- **YOUR TASKS**:
1) In the thread about the Nikon D3100, how many of the attached photos did the poster shoot in manual?
2) Copy the Nikon D3100 thread from "EDIT: my lens" to "lines should go?".
3) Continue the Nikon D3100 thread from the point where it stops.
**** TEXT UNDER STUDY ****
# Recently got the Nikon D3100 and need some tips. Here are some pics I've taken so far



## jdong217 (Aug 12, 2011)

I only just got the camera a few days ago. It's my first DSLR so I still have a lot to learn. I have a very basic knowledge of ISO, aperture/f-stop, and shutter speed and I have been working on how to shoot in manual. The 3 attached photos were shot in manual. 

1. I have a hard time adjusting the settings to different light levels. Are there some basic rules to this? Like, if I want to take pictures in a darker environment without flash, which setting should be the first that I change? 

EDIT: my lens has 11 points and I'm assuming I can set which point I want to be the focus of the picture because when I select a point and press the trigger halfway, a red dot flashes at that point.

2. People keep telling me to learn the Rule of Thirds so I looked it up. Why does this work? And is there a way to turn on the gridlines on the Nikon D3100? I googled it but couldn't find an answer. Do most people just kind of imagine where the lines should go?

3. Sometimes I'l try and get detailed close up shots, like a leaf on a branch, or a pinecone on a tree. But often I find that while I can focus the object decently, I can never get it to the amazing level that some of my friends have (with MY camera nonetheless, haha). Are there some tricks to getting more detailed close-ups? When I look through the lens, the image is perfectly focused, but usually comes out very slightly less in quality. Does this have anything to do with aperture/shutter speed settings? I have VR on and my shutter speed is above 1/50th so I don't think it's shaking issues

Much thanks


----------



## The_Traveler (Aug 12, 2011)
**** DATASET EXTRACT ****
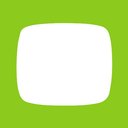 OPTIPER GmbH company logo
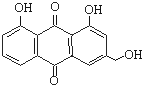 JCSؽY(ji)(gu)ʽ_481-72-1Y(ji)(gu)ʽ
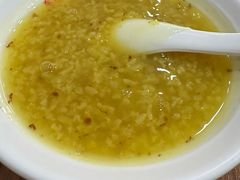-东升灌浆包(辛庄街总店)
****
- **RESULTS BY TASK**:
1) All three attached photos were shot in manual.

2)
EDIT: my lens has 11 points and I'm assuming I can set which point I want to be the focus of the picture because when I select a point and press the trigger halfway, a red dot flashes at that point.

2. People keep telling me to learn the Rule of Thirds so I looked it up. Why does this work? And is there a way to turn on the gridlines on the Nikon D3100? I googled it but couldn't find an answer. Do most people just kind of imagine where the lines should go?

3)
jdong217 said:


> my shutter speed is above 1/50th so I don't think it's shaking issues



First read the camera manual about adjusting.
Second - do a search on Depth of Field and read that 
Third - do a search on Guidelines for composition and read that
Last: re: the statement above.  You should never shoot at a shutter speed less than 1/twice the focal length of the lens.  Forget VR now.  Just adjust your shutter speed and iso.  Learn to hold the camera.


----------



## DiskoJoe (Aug 12, 2011)

You need some more trial and error before you start looking for expert advice. just tinker with it in different conditions and different apertures and shutter speeds. and ask your friends for help if they have dslr's too. advice online is good but there is nothing like someone holding your hand until you can figure it out. thats what friends are for.


----------



## MattK0138 (Aug 12, 2011)

Can someone be my friend and come hold my hand until I am the greatest photographer ever?


----------



## The_Traveler (Aug 12, 2011)

MattK0138 said:


> Can someone be my friend and come hold my hand until I am the greatest photographer ever?



No

Try calling your Mommy who is required to do crap like that.


----------



## RichardsTPF (Aug 12, 2011)

#1: Flat, overexposure
#2: OOF
#3: Use either wider aperture or smaller one.


----------



## Ptography (Aug 12, 2011)

1. Try adjusting your ISO settings.  ISO is a measure of sensitivity to light.  When you raise your ISO, this allows you camera to shoot at a higher shutter speed without the flash because it is now more sensitive to light.  The trade-off is More ISO=loss of detail/Grainy image.  Also, if you want better control of your exposure shoot in Manual.
2.The rule of thirds doesn't have to be specifically within a mm tolerance.  Eye-balling it can work but don't ask about Grids when using the rule of thirds - Grids are for lining up horizons or straight lines  That has nothing to do with the ROT.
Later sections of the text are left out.